De la misma manera, Batnitzky llama la atención sobre una ironía más cercana a nuestro tiempo. Las separatistas comunidades ultra-ortodoxas en los Estados Unidos, nos recuerda, rechazan en principio la modernidad, y afirman haber restaurado una síntesis pre-moderna de comunidad y fe. Sin embargo, sólo son capaces de disfrutar de esa autonomía necesaria para su comunitarismo separatista porque el sistema legal de EEUU los considera como miembros de una religión – según la idea moderna -, y lo por tanto tienen derecho a la amplia protección de la Primera Enmienda.

Quizás tal vez sería excesivo esperar un marco analítico tan amplio que pueda dar cuenta de todas las significantes características del pensamiento judío moderno. Batnitzky define el término “religión” tal como lo hacía el protestantismo alemán en la época de Mendelssohn, es decir, como una experiencia espiritual interna, en particular para el individuo. Si uno define la religión de esta manera, uno tiende a ver las manifestaciones de la identidad del grupo no en su aspecto religioso, sino en el político. Esta dicotomía puede ser adecuada para describir la relación del cristianismo con la política y la cultura moderna, pero deja sin explorar algunas de las complejidades de las modernas escuelas de pensamiento y pensadores judíos.

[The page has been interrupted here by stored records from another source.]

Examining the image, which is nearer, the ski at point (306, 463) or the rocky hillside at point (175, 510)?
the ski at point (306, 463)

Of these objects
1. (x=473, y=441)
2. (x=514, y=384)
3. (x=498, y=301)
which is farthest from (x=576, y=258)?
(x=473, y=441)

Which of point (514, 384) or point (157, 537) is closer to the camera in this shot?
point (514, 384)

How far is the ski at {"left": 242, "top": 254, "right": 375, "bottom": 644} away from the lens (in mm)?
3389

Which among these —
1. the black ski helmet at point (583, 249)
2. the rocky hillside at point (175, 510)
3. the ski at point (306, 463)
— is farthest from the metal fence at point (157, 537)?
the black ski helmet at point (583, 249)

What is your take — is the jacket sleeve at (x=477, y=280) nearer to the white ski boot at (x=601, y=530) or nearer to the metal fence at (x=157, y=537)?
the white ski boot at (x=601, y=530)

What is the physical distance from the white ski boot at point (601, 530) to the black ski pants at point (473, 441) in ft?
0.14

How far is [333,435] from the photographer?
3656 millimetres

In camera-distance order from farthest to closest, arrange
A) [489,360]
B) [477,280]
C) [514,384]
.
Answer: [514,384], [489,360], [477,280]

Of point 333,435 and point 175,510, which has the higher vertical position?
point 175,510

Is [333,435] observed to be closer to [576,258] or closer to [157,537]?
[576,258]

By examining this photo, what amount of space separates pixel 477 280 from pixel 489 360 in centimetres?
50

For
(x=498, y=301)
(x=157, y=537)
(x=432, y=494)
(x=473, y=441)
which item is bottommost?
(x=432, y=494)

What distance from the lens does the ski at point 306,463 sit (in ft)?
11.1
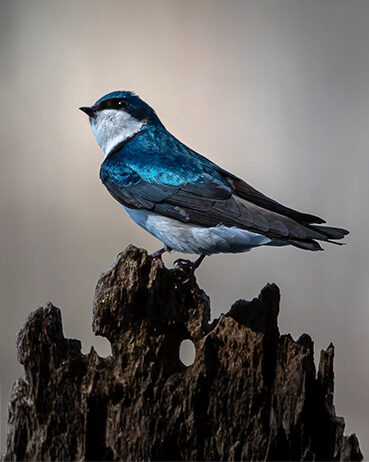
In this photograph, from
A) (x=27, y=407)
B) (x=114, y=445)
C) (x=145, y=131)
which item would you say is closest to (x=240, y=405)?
(x=114, y=445)

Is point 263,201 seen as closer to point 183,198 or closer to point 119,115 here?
point 183,198

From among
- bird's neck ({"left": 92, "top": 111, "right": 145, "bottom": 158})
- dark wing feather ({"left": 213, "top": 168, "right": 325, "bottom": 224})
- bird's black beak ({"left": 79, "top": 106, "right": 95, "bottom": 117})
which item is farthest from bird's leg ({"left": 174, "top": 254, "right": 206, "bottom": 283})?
bird's black beak ({"left": 79, "top": 106, "right": 95, "bottom": 117})

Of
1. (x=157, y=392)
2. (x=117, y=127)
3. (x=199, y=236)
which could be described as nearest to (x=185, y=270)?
(x=199, y=236)

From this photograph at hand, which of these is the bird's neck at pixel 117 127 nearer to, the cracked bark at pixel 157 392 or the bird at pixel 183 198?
the bird at pixel 183 198

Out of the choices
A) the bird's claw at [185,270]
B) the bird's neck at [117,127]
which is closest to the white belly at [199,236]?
the bird's claw at [185,270]

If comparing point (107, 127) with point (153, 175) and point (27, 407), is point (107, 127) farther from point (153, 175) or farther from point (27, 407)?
point (27, 407)

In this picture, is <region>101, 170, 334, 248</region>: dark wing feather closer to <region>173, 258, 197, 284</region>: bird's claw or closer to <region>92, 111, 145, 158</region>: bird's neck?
<region>173, 258, 197, 284</region>: bird's claw
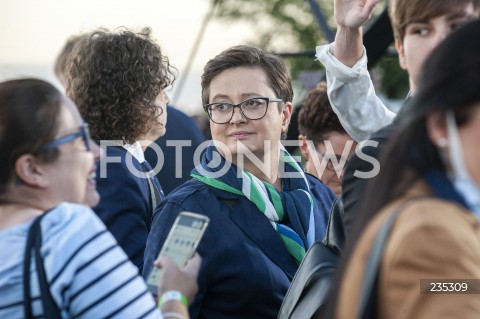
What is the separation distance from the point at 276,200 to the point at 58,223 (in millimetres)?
1355

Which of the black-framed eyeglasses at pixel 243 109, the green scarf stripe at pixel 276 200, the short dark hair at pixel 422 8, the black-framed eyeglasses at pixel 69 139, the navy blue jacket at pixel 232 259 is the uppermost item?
the short dark hair at pixel 422 8

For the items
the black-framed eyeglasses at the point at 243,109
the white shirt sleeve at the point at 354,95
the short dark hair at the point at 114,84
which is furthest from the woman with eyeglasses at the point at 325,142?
the white shirt sleeve at the point at 354,95

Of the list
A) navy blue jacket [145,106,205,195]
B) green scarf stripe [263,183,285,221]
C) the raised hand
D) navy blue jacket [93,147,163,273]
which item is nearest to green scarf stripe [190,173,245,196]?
green scarf stripe [263,183,285,221]

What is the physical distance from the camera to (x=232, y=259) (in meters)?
3.03

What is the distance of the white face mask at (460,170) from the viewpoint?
1.59 m

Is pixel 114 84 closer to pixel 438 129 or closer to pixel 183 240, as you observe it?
pixel 183 240

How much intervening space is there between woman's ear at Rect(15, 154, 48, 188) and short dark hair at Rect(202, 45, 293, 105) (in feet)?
4.60

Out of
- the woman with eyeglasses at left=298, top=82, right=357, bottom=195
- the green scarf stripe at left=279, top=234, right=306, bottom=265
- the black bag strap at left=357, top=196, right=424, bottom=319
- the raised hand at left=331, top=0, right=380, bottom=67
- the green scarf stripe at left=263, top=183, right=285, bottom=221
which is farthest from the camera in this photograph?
the woman with eyeglasses at left=298, top=82, right=357, bottom=195

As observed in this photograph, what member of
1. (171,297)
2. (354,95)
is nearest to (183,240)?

Por ejemplo, el hasidismo, que se analiza en un capítulo titulado “La irrelevancia de la religión“, y ello porque el hasidismo tiene sus raíces en la identidad colectiva de los judíos europeos orientales. Sin embargo, una característica definitoria del hasidismo fue su énfasis en la experiencia religiosa individual, y Martin Buber, quien popularizó el movimiento en el Occidente moderno, es muy correctamente etiquetado como un “pensador religioso“. Del mismo modo, los grandes campeones del estudio analítico del Talmud, también europeos del este, son llamados “colectivistas” a pesar de su intensa persecución, a veces muy competitiva, del conocimiento individual y la innovación. Sin embargo, a Joseph B. Soloveitchik, el más conocido representante en el siglo XX de esta escuela analítica, se le denomina como un “pensador religioso“, a pesar de su famosa doctrina colectivista de que todos los judíos, religiosos y laicos, están obligados por un compromiso de “destino“.

Batnitzky señala que los judíos alemanes, haciendo hincapié en el judaísmo como religión y devaluando a su vez la cultura judía, mostraron una marcada falta de aprecio por uno de los principales regalos culturales del judaísmo a la civilización moderna, su sentido del humor. La llegada en época moderna del judaísmo cultural, y su visión irónica, tuvo que esperar, nos dice Batnitzky, a la llegada de los grandes escritores seculares en yiddish de finales del siglo XIX en Rusia, y su tratamiento satírico de la vida diaria judía. Pero sin duda el propagador de la idea original de la judeidad como cultura, separada y aparte de la religión, fue el apóstata alemán Heinrich Heine, cuyo ingenio satírico lo llevó a cabo en la Alemania de 1831. Que Heine no se mencione en este excelente libro es sólo otra señal de que el judaísmo moderno es una casa de muchas habitaciones, tantas que podría ser demasiado proteico, complejo y multifacético tratar de confinarlo dentro de los límites de incluso las más ambiciosas y claramente argumentadas tesis.